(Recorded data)
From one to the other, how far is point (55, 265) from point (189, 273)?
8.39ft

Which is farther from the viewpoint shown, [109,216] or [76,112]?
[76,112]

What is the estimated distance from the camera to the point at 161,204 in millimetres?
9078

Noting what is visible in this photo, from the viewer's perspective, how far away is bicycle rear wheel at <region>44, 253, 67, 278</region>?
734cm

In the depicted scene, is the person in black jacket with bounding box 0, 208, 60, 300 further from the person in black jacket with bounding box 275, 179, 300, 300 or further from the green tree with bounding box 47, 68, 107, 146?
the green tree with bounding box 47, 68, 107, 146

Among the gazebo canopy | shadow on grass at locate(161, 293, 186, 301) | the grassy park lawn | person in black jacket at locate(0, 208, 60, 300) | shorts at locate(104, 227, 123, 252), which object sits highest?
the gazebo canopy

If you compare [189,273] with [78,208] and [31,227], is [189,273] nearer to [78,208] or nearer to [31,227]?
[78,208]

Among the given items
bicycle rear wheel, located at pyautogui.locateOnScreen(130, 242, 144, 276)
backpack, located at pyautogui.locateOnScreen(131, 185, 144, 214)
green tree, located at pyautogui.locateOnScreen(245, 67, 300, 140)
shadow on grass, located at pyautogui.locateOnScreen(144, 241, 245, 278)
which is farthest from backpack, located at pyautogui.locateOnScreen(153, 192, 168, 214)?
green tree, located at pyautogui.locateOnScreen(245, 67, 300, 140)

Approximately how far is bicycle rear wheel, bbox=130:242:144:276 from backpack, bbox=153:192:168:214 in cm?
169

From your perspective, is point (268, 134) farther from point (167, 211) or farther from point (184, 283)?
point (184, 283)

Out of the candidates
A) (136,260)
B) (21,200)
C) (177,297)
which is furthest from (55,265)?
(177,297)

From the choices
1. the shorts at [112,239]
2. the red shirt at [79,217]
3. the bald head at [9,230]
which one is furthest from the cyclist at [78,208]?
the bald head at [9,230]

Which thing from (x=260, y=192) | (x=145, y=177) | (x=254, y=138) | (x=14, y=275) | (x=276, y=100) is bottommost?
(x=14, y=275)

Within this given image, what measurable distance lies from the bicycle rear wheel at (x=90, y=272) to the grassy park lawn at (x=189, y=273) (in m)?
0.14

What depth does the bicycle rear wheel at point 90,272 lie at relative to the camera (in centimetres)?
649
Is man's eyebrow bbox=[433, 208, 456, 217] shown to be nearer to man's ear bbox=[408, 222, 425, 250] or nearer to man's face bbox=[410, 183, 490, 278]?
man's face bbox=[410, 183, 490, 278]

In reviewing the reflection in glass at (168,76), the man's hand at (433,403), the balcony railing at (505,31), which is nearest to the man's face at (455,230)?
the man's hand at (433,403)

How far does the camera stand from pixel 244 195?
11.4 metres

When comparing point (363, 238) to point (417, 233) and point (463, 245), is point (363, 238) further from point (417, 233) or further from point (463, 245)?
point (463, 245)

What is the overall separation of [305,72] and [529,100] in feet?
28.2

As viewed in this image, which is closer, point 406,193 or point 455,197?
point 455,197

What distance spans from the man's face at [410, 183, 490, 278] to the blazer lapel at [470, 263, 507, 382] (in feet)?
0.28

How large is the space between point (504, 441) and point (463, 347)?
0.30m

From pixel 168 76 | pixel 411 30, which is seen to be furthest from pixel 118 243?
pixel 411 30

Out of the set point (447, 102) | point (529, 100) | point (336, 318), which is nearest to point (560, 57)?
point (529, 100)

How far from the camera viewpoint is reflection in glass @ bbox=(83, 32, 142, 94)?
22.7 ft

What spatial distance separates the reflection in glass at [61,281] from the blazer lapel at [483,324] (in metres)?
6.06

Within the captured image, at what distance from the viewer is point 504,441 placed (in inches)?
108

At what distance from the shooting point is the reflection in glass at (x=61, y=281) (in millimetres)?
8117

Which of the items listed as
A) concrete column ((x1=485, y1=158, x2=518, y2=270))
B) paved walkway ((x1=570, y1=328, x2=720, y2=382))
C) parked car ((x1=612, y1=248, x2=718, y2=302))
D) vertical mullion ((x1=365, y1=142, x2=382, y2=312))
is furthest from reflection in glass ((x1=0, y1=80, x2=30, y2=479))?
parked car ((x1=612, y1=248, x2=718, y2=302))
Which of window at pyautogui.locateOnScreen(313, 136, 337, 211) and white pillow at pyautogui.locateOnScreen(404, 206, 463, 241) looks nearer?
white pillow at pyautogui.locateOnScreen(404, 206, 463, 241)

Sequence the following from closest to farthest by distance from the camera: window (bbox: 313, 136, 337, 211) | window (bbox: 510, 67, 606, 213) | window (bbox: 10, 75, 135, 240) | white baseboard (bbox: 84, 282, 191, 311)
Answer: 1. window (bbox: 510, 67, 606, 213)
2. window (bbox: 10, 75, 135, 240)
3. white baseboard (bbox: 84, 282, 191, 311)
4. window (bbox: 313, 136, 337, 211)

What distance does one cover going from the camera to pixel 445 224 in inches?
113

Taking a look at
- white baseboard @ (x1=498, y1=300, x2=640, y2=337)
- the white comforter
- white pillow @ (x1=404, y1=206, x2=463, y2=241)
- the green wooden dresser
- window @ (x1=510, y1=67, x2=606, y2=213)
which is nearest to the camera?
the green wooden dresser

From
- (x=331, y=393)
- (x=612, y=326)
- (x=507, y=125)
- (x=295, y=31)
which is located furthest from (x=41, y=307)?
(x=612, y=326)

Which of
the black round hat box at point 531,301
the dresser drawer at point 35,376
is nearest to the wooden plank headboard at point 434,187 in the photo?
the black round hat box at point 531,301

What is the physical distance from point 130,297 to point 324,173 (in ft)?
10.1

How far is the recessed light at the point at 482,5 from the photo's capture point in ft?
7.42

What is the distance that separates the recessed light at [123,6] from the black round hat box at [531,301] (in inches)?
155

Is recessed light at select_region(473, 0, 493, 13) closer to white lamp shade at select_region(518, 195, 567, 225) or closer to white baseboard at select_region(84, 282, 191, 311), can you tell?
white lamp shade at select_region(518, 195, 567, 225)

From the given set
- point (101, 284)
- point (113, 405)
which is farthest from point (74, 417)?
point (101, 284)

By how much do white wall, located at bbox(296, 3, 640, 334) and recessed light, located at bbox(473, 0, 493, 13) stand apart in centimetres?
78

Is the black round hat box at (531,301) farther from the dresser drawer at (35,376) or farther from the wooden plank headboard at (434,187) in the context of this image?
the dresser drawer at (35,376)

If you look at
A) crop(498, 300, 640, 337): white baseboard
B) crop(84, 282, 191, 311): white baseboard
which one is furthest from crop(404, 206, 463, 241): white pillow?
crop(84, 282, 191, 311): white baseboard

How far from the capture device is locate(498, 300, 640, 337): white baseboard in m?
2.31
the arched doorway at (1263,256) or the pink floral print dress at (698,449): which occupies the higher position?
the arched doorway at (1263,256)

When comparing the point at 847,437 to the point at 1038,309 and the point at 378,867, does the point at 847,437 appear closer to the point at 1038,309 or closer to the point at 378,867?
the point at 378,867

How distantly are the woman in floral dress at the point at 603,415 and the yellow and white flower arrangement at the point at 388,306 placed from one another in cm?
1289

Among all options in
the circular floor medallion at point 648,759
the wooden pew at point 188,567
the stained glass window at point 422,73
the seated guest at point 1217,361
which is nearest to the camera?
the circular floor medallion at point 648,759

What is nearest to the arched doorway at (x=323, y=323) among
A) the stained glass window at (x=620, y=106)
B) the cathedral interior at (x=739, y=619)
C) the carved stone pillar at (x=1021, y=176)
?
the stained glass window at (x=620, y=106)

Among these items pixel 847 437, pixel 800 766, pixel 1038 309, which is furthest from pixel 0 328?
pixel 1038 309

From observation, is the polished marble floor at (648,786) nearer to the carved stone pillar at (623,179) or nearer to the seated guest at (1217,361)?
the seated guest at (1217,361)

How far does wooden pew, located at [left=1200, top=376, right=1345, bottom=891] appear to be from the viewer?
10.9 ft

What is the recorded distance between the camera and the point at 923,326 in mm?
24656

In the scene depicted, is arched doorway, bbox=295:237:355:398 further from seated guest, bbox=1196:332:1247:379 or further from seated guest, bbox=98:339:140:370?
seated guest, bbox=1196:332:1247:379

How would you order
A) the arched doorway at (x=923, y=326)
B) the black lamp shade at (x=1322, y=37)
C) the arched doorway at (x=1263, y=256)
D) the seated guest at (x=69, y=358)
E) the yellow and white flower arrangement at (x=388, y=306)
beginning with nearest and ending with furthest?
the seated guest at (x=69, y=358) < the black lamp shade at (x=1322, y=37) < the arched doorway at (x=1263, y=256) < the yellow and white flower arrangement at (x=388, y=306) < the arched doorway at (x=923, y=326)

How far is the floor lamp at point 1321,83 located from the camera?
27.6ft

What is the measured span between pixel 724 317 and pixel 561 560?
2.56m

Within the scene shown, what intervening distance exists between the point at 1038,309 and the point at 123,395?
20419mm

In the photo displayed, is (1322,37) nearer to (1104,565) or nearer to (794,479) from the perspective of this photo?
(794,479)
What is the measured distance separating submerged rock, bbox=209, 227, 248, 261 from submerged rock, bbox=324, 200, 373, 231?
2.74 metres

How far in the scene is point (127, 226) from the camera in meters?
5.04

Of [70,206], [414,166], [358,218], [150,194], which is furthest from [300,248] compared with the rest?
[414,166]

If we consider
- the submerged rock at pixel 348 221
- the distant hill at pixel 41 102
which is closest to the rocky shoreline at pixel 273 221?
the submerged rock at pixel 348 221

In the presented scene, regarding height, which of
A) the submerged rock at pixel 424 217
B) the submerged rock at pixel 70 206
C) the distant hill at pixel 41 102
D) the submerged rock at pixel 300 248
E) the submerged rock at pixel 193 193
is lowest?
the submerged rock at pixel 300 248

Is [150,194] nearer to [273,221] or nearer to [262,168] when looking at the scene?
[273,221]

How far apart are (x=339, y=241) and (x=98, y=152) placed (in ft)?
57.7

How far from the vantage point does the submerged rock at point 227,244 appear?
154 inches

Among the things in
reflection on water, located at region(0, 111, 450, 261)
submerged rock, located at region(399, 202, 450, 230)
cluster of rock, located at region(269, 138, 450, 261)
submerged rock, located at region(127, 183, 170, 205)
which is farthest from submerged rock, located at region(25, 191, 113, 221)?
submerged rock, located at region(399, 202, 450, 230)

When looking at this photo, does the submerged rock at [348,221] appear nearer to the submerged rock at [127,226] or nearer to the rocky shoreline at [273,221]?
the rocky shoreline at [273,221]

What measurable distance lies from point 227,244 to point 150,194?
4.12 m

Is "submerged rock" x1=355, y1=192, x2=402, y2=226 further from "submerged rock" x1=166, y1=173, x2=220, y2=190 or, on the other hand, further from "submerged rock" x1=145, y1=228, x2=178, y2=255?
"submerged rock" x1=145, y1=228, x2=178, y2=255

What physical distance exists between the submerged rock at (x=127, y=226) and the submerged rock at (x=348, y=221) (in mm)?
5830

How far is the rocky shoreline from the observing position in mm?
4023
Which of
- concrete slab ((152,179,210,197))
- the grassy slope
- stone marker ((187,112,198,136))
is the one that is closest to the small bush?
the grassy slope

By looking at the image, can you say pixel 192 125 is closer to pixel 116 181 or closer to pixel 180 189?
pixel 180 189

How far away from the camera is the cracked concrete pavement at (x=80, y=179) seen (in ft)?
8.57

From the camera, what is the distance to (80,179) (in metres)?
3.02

Task requirements:
Retype nothing except the lines from the line holding "What measurable distance lies from point" through the last line of the entries, both included.

Complete output:
What measurable distance lies from point 227,244 to point 150,194?
4.12 m

Is "submerged rock" x1=355, y1=192, x2=402, y2=226 further from "submerged rock" x1=166, y1=173, x2=220, y2=190 or, on the other hand, further from "submerged rock" x1=145, y1=228, x2=178, y2=255?
"submerged rock" x1=145, y1=228, x2=178, y2=255

What physical distance exists between the submerged rock at (x=127, y=226) and the submerged rock at (x=348, y=221) (in mm)?
5830

How far is the rocky shoreline from the observing position in mm?
4023
Which of
- concrete slab ((152,179,210,197))
- the grassy slope
- stone marker ((187,112,198,136))
is the one that is closest to the small bush?
the grassy slope

By looking at the image, can you say pixel 192 125 is closer to pixel 116 181 or closer to pixel 180 189?
pixel 180 189

How far away from the camera is the cracked concrete pavement at (x=80, y=179) seen (in ft)?
8.57

From the camera, what is the distance to (80,179) (in metres)?
3.02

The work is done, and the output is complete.